Kein Fleisch, keine Nudeln, aber dafür viel Unmut. Seit Ende März gilt in Shanghai für viele Bewohner strikter Hausarrest. Ursprünglich sollte der Corona-Lockdown nur für vier Tage gelten, doch inzwischen wurde er auf unbestimmte Zeit verlängert. Menschen berichten, dass ihnen die Nahrungsmittel ausgehen.
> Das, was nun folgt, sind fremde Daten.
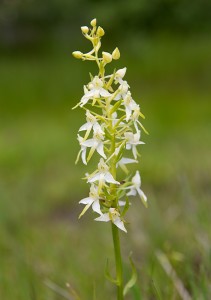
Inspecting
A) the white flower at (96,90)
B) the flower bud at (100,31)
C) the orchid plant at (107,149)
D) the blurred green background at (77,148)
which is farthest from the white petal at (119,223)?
the flower bud at (100,31)

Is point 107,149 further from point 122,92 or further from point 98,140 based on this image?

Vom harten Lockdown betroffen sind auch rund 600 Schweizerinnen und Schweizer, die dort leben. Einer von ihnen ist SRF-Radiokorrespondent Martin Aldrovandi (44). Seit zwei Wochen sei er mit seiner Katze allein in seiner Wohnung eingesperrt, berichtet er Blick. Seine vier Wände darf er lediglich dann verlassen, wenn er zum Covid-Test aufgefordert wird.
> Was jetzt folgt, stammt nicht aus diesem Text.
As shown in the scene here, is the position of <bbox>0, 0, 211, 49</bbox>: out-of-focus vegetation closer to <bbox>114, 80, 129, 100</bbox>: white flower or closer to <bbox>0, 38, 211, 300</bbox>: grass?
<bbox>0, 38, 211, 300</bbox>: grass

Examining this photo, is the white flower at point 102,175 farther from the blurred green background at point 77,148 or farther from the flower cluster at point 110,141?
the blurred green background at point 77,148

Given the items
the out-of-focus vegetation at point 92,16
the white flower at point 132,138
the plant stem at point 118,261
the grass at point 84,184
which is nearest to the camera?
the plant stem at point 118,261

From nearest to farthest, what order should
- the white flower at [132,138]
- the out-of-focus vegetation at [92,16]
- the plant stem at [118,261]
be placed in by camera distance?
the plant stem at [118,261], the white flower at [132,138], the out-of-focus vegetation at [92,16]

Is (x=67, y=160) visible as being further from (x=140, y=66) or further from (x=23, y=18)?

Freude über Gemüselieferung
Sein grösstes Problem sei die Beschaffung der Lebensmittel, erzählt Aldrovandi. Am Tag zuvor habe er nach zwei Wochen endlich einen Fünf-Kilo-Reissack vom Nachbarschaftskomitee vor die Wohnungstür geliefert bekommen. Ein paar Tage zuvor sei ihm zudem ein Pack Gemüse gebracht worden: «Ich habe mich noch nie so über Gemüse gefreut.» Sonst lebt er von seinen Vorräten. In diesen Tagen droht ihm die Zahnpasta auszugehen, erzählt er.
In der chinesischen 26-Millionen-Metropole gab es am Dienstag erste Lockerungen des seit zwei Wochen geltenden Lockdowns. Manchen Einwohnern wurde gestattet, ihr Haus zu verlassen, um Besorgungen zu erledigen. In Aldrovandis Wohnquartier gilt aber weiterhin ein striktes Ausgehverbot.
USA ziehen Personal ab
Die US-Botschaft gab wegen des rigiden Lockdowns bekannt, Mitarbeiter aus Shanghai abzuziehen. Ein Sprecher der Botschaft teilte am Dienstag mit, US-Diplomaten hätten chinesischen Vertretern gegenüber «Bedenken über die Sicherheit und das Wohlergehen von US-Bürgern angesprochen».
Schweizer Diplomaten bleiben
Die Schweizer Vertretung bleibt dagegen vor Ort stationiert. Beim Schweizer Aussendepartement (EDA) heisst es auf Anfrage, dass das Schweizer Generalkonsulat wegen der Covid-Massnahmen für die Öffentlichkeit physisch geschlossen sei. Die Mitarbeiter seien aber normal am Arbeiten, die meisten im Homeoffice. Der Schweizer Generalkonsul verfügt zudem über einen Passierschein, um in den Büroräumlichkeiten zu arbeiten.
Der Unmut in der Bevölkerung über die aktuelle Situation in Shanghai wächst. In sozialen Netzwerken kursieren Videos, die zeigen, wie Menschen verzweifelt aus ihren Wohnungen schreien. Die Menschen protestieren damit gegen die drastischen Corona-Massnahmen.
Die Schweizer Diplomaten wollen in der aktuellen Situation die Bevölkerung unterstützen: «Das Konsulat setzt sich bei den zuständigen Behörden auf allen Ebenen dafür ein, dass die Lebensbedingungen unter den aktuellen Massnahmen verbessert werden», teilt eine EDA-Sprecherin mit.
Korrespondent bleibt vorsichtig
Trotz Null-Covid-Strategie erlebt China die grösste Corona-Welle seit Beginn der Pandemie vor zwei Jahren. Die allermeisten Fälle wurden in Shanghai entdeckt. Am Sonntag gab es dort mit 26'000 Fällen an einem Tag erneut einen Höchststand, insgesamt sind bereits 250'000 Infizierte gezählt worden.
Was will Aldrovandi tun, wenn es ihm denn wieder erlaubt wird, seine Wohnung zu verlassen? «Ich bleibe auch dann noch vorsichtig, ich werde sicher nicht als Erstes in eine Bar gehen.» Menschen, die in Shanghai positiv auf das Coronavirus getestet werden, müssen sich in staatliche Massen-Isolationszentren begeben. Die Zustände in denen werden teils als chaotisch überfüllt und unhygienisch beschrieben.